→ **Explore the material**
- 1) Translate this sentence from the FOSTA article into Spanish: "Another downside: Under FOSTA, any attempts by a website or app to filter out bad content could lead to more legal liability."
- 2) In the FOSTA article, which other senator joined Ron Wyden in voting against the measure?
- 3) Output the passage of the FOSTA article that begins at the words "And we haven't" and stops after "sex-work message boards.".

→ **Text for analysis**

--*--

The measure will "make it harder, not easier, to root out and prosecute sex traffickers," said Sen. Ron Wyden, one of only two senators to vote no on FOSTA.

screenshot/CSPANscreenshot/CSPANThe U.S. Senate just passed one of the worst bills in recent memory, the so-called "Allow States and Victims to Fight Online Sex Trafficking Act" (FOSTA) that cleared the House of Representatives in late February.

This is the measure that would make online prostitution ads a federal crime and decimate Section 230, the federal provision shielding web publishers and platforms from certain legal liabilities for the things that users post. It's largely portrayed as a response to Backpage, but its reach goes far far beyond that.

"In the absence of Section 230, the internet as we know it would shrivel," warned Sen. Ron Wyden (D-Oregon) from the Senate floor Wednesday. "Civic organizations protecting their right to free speech could be [ruined] by their more powerful political opponents" and "there would be an enormous chilling effect on speech in America." That's why big companies like Facebook like efforts like this to weaken it, Wyden added—"because it would pull up the ladder in the tech world" so new companies couldn't afford to get in.

Wyden stressed that he's been highly proactive on measures that could actually helps victims of sexual exploitation. But FOSTA "is not going to prevent sex trafficking [and] it's not going to stop young people from becoming victims," he noted. In fact, "the legislation before the Senate is going to make it harder, not easier, to root out and prosecute sex traffickers."

This isn't just Wyden's opinion. The Department of Justice has not only called FOSTA unconstitutional; it says the legislation will "create additional elements that prosecutors must prove at trial," thereby making it harder to get guilty parties convicted.

"You're heading in the wrong direction if you [pass a bill] that would raise the burden of proof in cases against sex traffickers," Wyden chastised his colleagues. He was one of two senators today—along with Rand Paul (R-Kentucky)—to vote against the measure.

Another downside: Under FOSTA, any attempts by a website or app to filter out bad content could lead to more legal liability. The only way for companies to stay safe will be to completely give up on content moderation and trying to stop illegal ads from getting through. An amendment to FOSTA, offered by Sen. Wyden, would have closed this loophole, but it was shot down by a large majority.

And we haven't even touched on the damage FOSTA will do for sex workers, who could lose their ability to find and screen clients electronically, forcing them back onto the streets or into other situations where they'll be more vulnerable to violence and exploitation. They could also lose the ability to warn each other about dangerous customers on sex-work message boards.

--*--

→ **Source data**
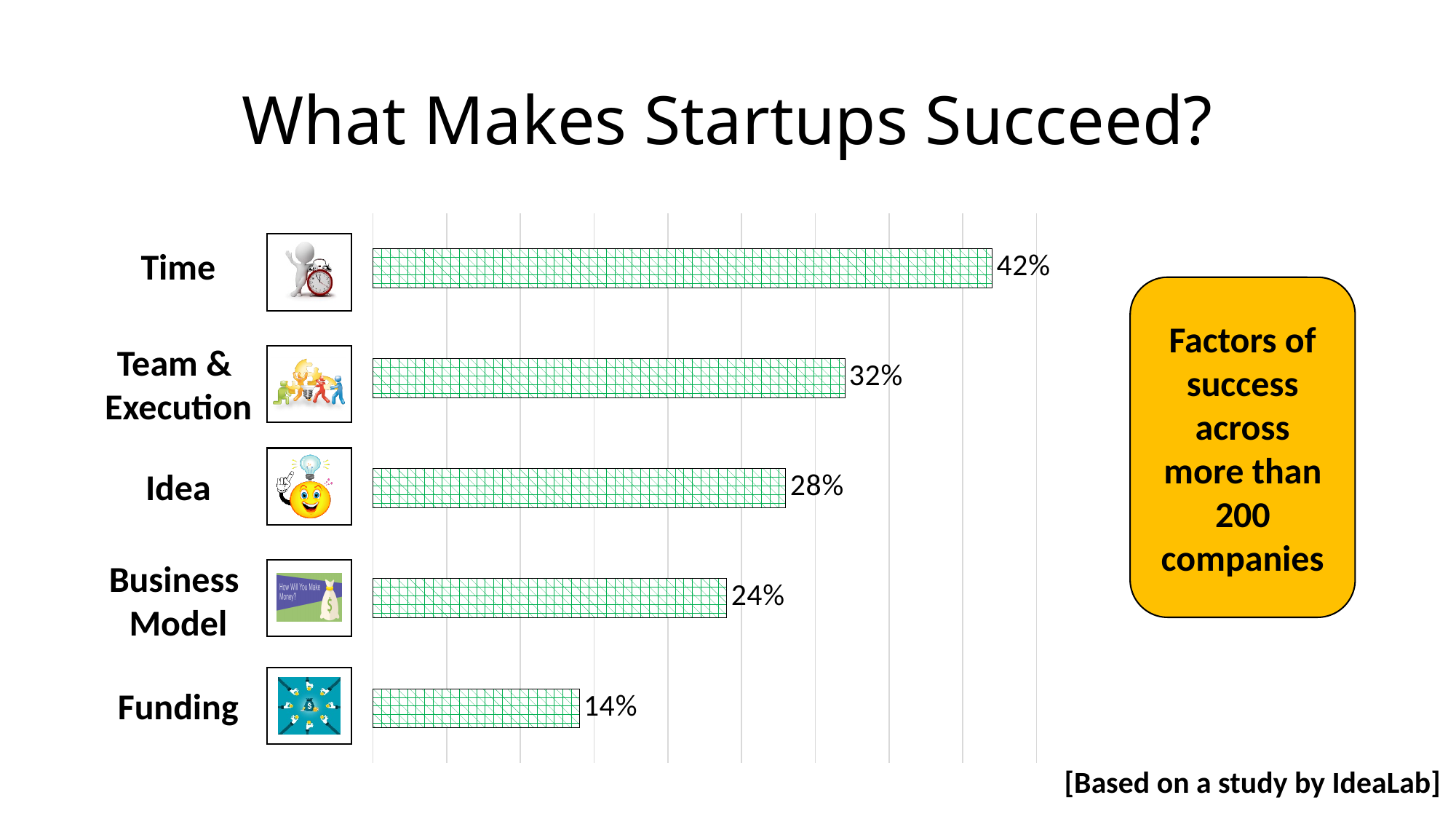
What is the value for Funding? 14% Which factor has the highest value? Time What is the value for Time? 42% Which factor has the lowest value? Funding Which is larger, the value for Idea or the value for Business Model? Idea What is the value for Business Model? 24% What is the difference between the values for Team & Execution and Idea? 4% What is the value for Team & Execution? 32% What is the difference between the values for Time and Funding? 28% How many factors are shown in the chart? 5 What kind of chart is shown on the slide? Bar chart What is the value for Idea? 28%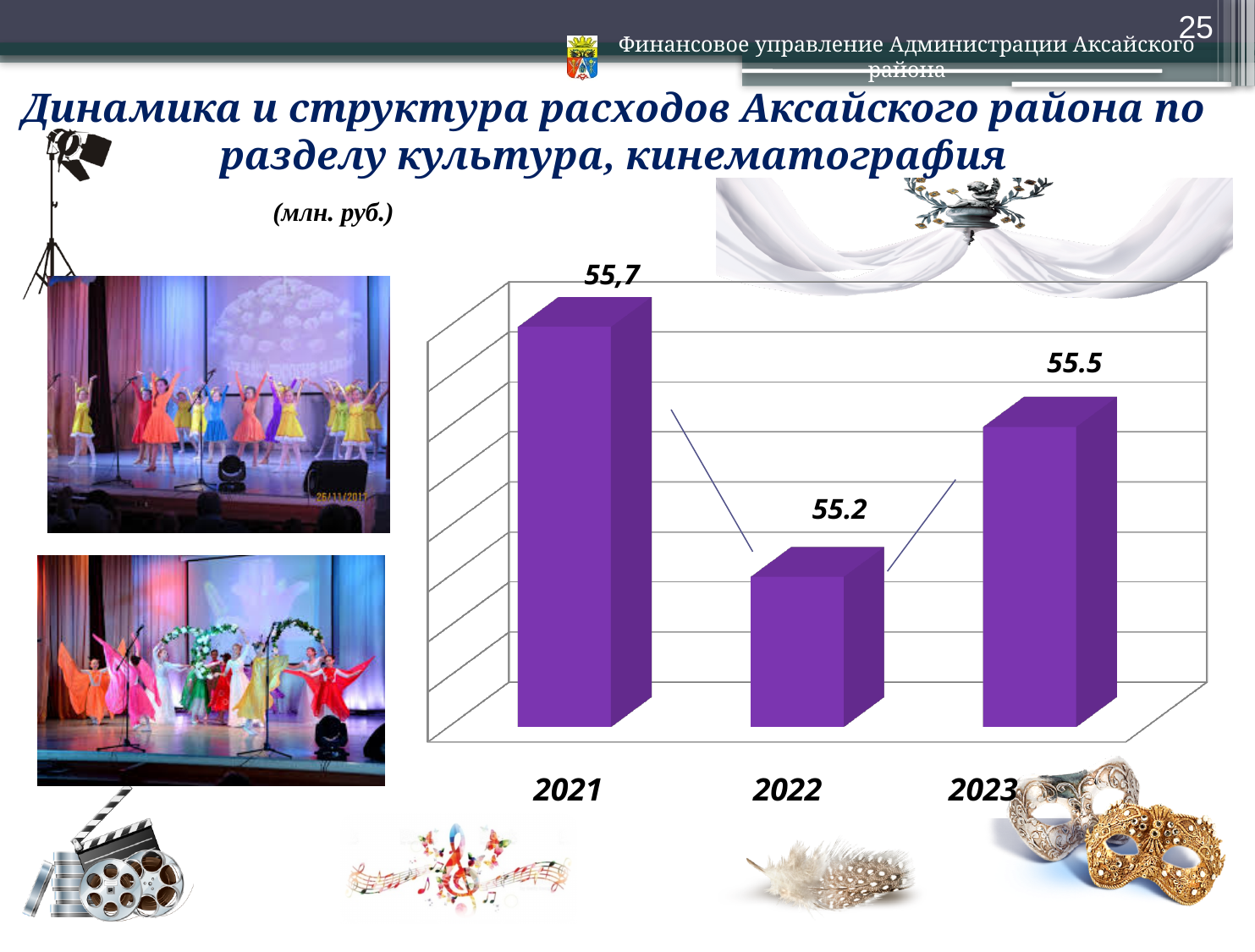
How does the value change from 2021 to 2022? It falls What is the value for 2022? 55.2 Which year has the lowest value? 2022 In what units are the chart values given? млн. руб. What is the value for 2023? 55.5 What is the value for 2021? 55,7 What kind of chart is shown on the slide? bar chart Which year has the highest value? 2021 How many years are shown on the chart? 3 Which is larger, the value for 2021 or the value for 2023? 2021 What is the difference between the values for 2023 and 2022? 0.3 What is the difference between the values for 2021 and 2022? 0.5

--*--

→ **Answers to the problems**
- 1) Otra desventaja: según la FOSTA, cualquier intento de un sitio web o una aplicación de filtrar contenido dañino podría generar una mayor responsabilidad legal.

- 2) Rand Paul (R-Kentucky).

- 3)
And we haven't even touched on the damage FOSTA will do for sex workers, who could lose their ability to find and screen clients electronically, forcing them back onto the streets or into other situations where they'll be more vulnerable to violence and exploitation. They could also lose the ability to warn each other about dangerous customers on sex-work message boards.